Parenting vs. Guerrilla Warfare

Last Saturday I walked over to our local soccer field to meet up with my family. It was team picture day so various groups lined the fence in their bright-colored uniforms, looking like little escapees from a box of Crayola crayons.

My eyes and ears drifted to one small boy who was refusing to cooperate, kicking and screaming as his mother attempted to line him up with the other children on his team. He would have none of it. His dad approached, scooped the boy up, and planted himself behind the group with son in tow. The child quickly turned his head away from the camera, lunged sideways, and flapped his arms and legs wildly while screaming defiantly at his father. The dad finally walked away and let his son run off to play.

I turned to my daughter-in-law and whispered, “Well, that little boy just learned how to get his own way.” Such sage words flow so easily off my tongue when I witness scenes as I’ve just described. Are you filled with the same profound wisdom as I am when it’s not your own children misbehaving? If we’re honest, we can probably identify with all parties in this story, from the frazzled parents to the know-it-all bystander (me).

If you have children, you know what I’m about to say is true—raising children is hard work and not for the faint of heart, or in the words of Hollywood ‘philosopher’ Ed Asner, “Raising kids is part joy and part guerrilla warfare.”

Thankfully, God has given us mentors to encourage us in this divine calling. Although we have a plethora of contemporary writers on the subject, I like knowing what our spiritual forebears had to say, especially men such as Charles Spurgeon. Spurgeon taught his own sons to love the Bible, and when they reached adulthood they both entered the Gospel ministry. This godly heritage continues to this day, which for me puts extra weight into his words of wisdom.

So here are twelve thought-provoking, convicting, and encouraging quotes from the great preacher.

1. Children will imitate their fathers in their vices, seldom in their repentance.

2. If we never have headaches through rebuking our children, we shall have plenty of heartaches when they grow up.

3. It is not your instruction that can save the souls of your children; it is the blessing of God the Holy Spirit accompanying your labors.

4. You cannot pray for your children if you do not pray for yourselves.

5. Whether we teach young Christians truth or not, the devil will be sure to teach them error.

6. I hope we seldom bow the knee without praying for our children.

7. Ungodly children, when they show us our own powerlessness against the depravity of their hearts, drive us to flee to the Strong One for strength, and this is a great blessing to us.

8. Begin early to teach, for children begin early to sin.

9. Train your child in the way you know you should have gone yourself.

10. Be sure, whatever you leave out, that you teach the children the three R’s—Ruin, Redemption, and Regeneration.

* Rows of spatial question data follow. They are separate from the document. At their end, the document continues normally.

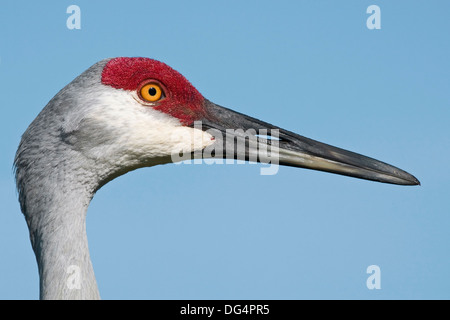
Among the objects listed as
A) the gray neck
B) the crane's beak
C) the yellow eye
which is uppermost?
the yellow eye

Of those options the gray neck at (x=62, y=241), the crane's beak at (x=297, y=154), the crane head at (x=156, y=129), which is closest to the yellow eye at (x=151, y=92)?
the crane head at (x=156, y=129)

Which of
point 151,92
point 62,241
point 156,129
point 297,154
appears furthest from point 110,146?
point 297,154

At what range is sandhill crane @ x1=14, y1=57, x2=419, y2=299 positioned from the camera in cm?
432

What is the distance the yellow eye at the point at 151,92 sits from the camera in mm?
4891

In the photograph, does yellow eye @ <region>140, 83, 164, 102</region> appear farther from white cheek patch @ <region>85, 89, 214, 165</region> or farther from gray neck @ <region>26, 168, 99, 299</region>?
gray neck @ <region>26, 168, 99, 299</region>

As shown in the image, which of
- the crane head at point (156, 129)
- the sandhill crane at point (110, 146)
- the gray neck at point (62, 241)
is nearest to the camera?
the gray neck at point (62, 241)

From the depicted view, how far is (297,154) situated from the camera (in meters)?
5.00

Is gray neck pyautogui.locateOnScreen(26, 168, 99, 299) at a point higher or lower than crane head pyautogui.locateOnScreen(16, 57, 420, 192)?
lower

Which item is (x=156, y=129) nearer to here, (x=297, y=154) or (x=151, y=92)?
(x=151, y=92)

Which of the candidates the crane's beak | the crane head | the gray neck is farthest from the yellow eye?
the gray neck

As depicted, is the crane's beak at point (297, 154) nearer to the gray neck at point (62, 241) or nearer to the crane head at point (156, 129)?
the crane head at point (156, 129)
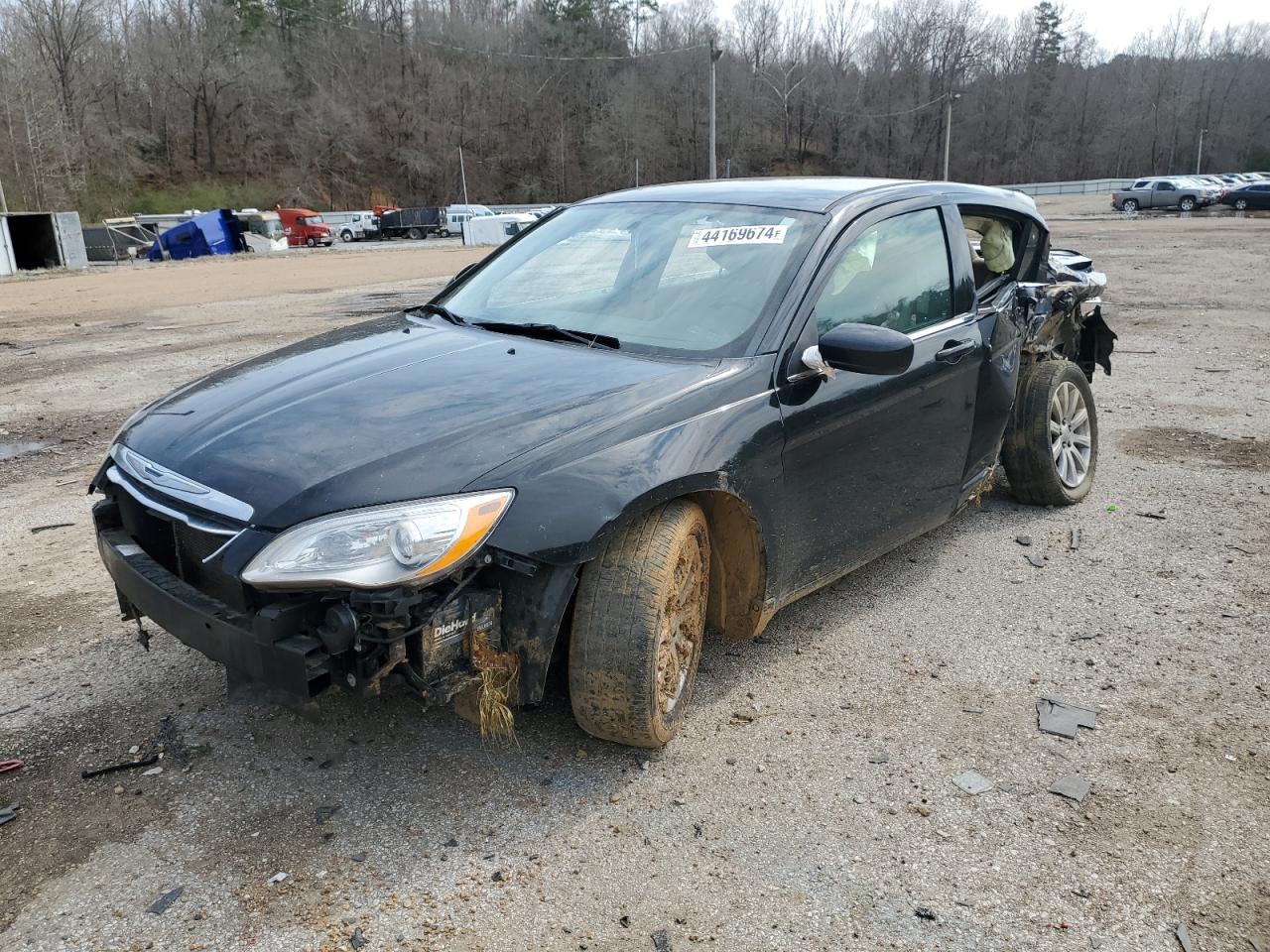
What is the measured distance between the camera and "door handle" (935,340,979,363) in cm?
402

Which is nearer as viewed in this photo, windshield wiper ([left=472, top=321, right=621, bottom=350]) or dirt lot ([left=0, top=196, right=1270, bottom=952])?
dirt lot ([left=0, top=196, right=1270, bottom=952])

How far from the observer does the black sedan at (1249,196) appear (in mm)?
39438

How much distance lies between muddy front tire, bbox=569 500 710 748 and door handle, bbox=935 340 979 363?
5.18 ft

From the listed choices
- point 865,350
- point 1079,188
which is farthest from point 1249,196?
point 865,350

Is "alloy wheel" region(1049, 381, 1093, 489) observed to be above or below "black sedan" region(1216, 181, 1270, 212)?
below

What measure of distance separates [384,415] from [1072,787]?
7.66ft

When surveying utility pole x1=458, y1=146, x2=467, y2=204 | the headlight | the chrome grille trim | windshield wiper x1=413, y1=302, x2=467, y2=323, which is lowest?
the headlight

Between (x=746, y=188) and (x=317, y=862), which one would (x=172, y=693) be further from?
(x=746, y=188)

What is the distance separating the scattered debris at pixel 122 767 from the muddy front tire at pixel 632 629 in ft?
4.36

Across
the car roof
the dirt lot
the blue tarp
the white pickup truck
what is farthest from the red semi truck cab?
the car roof

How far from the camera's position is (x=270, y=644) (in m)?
2.44

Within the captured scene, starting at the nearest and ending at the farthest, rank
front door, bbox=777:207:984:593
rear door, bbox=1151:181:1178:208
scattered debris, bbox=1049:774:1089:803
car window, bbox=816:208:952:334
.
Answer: scattered debris, bbox=1049:774:1089:803
front door, bbox=777:207:984:593
car window, bbox=816:208:952:334
rear door, bbox=1151:181:1178:208

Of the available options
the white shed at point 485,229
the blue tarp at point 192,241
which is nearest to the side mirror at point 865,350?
the white shed at point 485,229

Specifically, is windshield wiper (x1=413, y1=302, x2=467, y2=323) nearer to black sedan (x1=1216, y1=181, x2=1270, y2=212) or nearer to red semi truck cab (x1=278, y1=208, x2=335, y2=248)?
black sedan (x1=1216, y1=181, x2=1270, y2=212)
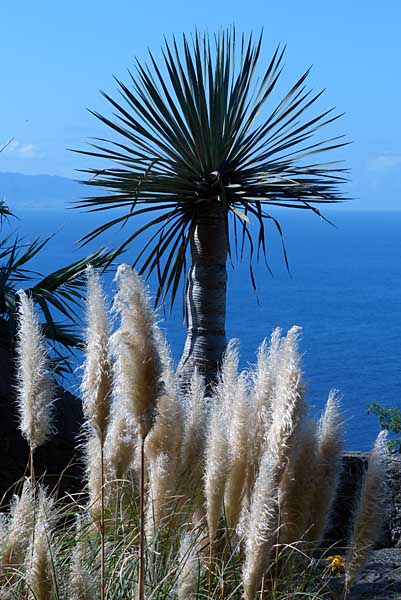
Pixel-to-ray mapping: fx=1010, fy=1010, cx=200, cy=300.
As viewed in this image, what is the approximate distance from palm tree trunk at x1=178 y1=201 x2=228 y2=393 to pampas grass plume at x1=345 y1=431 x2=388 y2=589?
365 centimetres

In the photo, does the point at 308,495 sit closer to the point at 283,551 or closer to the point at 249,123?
the point at 283,551

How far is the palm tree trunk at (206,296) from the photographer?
226 inches

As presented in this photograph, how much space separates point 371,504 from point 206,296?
12.7 ft

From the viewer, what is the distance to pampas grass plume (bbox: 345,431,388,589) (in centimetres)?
197

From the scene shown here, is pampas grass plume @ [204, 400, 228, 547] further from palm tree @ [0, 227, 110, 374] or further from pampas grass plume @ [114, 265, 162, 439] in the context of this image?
palm tree @ [0, 227, 110, 374]

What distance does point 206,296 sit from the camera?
5.81 m

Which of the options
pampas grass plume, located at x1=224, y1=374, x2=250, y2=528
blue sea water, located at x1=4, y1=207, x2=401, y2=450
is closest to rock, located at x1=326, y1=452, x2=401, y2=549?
pampas grass plume, located at x1=224, y1=374, x2=250, y2=528

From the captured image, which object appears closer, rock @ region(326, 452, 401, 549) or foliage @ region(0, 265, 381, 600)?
foliage @ region(0, 265, 381, 600)

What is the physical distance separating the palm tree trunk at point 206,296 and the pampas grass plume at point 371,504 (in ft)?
12.0

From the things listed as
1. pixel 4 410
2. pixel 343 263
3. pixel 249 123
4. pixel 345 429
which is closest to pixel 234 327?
pixel 249 123

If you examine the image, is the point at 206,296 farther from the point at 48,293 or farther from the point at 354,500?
the point at 354,500

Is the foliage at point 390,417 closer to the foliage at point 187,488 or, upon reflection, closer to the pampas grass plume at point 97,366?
the foliage at point 187,488

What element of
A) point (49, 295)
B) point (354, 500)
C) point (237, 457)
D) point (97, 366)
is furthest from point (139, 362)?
point (49, 295)

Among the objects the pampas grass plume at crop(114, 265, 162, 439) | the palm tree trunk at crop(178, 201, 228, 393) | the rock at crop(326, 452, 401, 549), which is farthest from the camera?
the palm tree trunk at crop(178, 201, 228, 393)
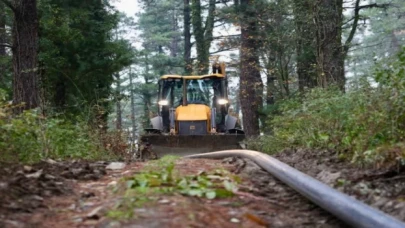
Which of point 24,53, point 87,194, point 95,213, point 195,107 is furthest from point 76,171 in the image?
point 195,107

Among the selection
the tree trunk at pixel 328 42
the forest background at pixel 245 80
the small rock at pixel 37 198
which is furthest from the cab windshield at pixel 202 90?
the small rock at pixel 37 198

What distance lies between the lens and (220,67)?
48.3ft

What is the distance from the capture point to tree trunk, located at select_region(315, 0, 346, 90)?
448 inches

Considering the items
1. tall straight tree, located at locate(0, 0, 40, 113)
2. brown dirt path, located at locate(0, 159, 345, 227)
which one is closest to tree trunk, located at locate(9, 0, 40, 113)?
tall straight tree, located at locate(0, 0, 40, 113)

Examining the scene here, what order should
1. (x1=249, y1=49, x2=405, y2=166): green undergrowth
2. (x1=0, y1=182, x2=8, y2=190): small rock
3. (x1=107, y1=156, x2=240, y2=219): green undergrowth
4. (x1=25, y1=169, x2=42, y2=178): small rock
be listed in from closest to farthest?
1. (x1=107, y1=156, x2=240, y2=219): green undergrowth
2. (x1=0, y1=182, x2=8, y2=190): small rock
3. (x1=25, y1=169, x2=42, y2=178): small rock
4. (x1=249, y1=49, x2=405, y2=166): green undergrowth

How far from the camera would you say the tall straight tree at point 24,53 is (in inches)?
372

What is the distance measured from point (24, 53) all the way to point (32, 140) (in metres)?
4.62

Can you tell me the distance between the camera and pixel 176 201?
10.6 ft

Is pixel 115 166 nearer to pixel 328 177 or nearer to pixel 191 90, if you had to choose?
pixel 328 177

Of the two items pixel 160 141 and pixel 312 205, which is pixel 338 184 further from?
pixel 160 141

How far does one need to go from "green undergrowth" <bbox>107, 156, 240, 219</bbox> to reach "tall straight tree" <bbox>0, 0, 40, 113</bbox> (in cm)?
608

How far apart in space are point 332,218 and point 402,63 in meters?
2.61

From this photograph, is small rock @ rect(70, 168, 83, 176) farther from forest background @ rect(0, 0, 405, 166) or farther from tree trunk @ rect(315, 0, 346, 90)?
tree trunk @ rect(315, 0, 346, 90)

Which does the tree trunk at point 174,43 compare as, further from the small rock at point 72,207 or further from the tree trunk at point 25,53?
the small rock at point 72,207
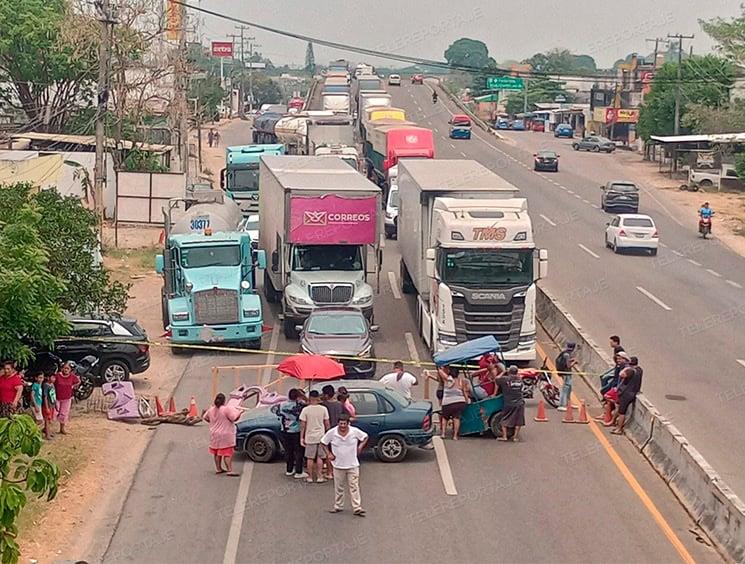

11. Let no Christian parent fall into the delusion that Sunday School is intended to ease them of their personal duties. The first and most natural condition of things is for Christian parents to train up their own children in the nurture and admonition of the Lord.

12. You are as much serving God in looking after your own children, and training them up in God’s fear, and minding the house, and making your household a church for God, as you would be if you had been called to lead an army to battle for the Lord of hosts.

The family is part of God’s great design in the world, a place where children are nurtured in the Gospel, saturated with the Scriptures, taught to obey, and prepared for service in the Kingdom of God. The home is a place of prayer both with our children and for our children. We are living examples of faith and trust in God as our children see and hear us pray and read the Bible. Yes, parenting is hard work, but God has promised us His sufficient grace in the task. Christian households, says Calvin, are “so many little churches.”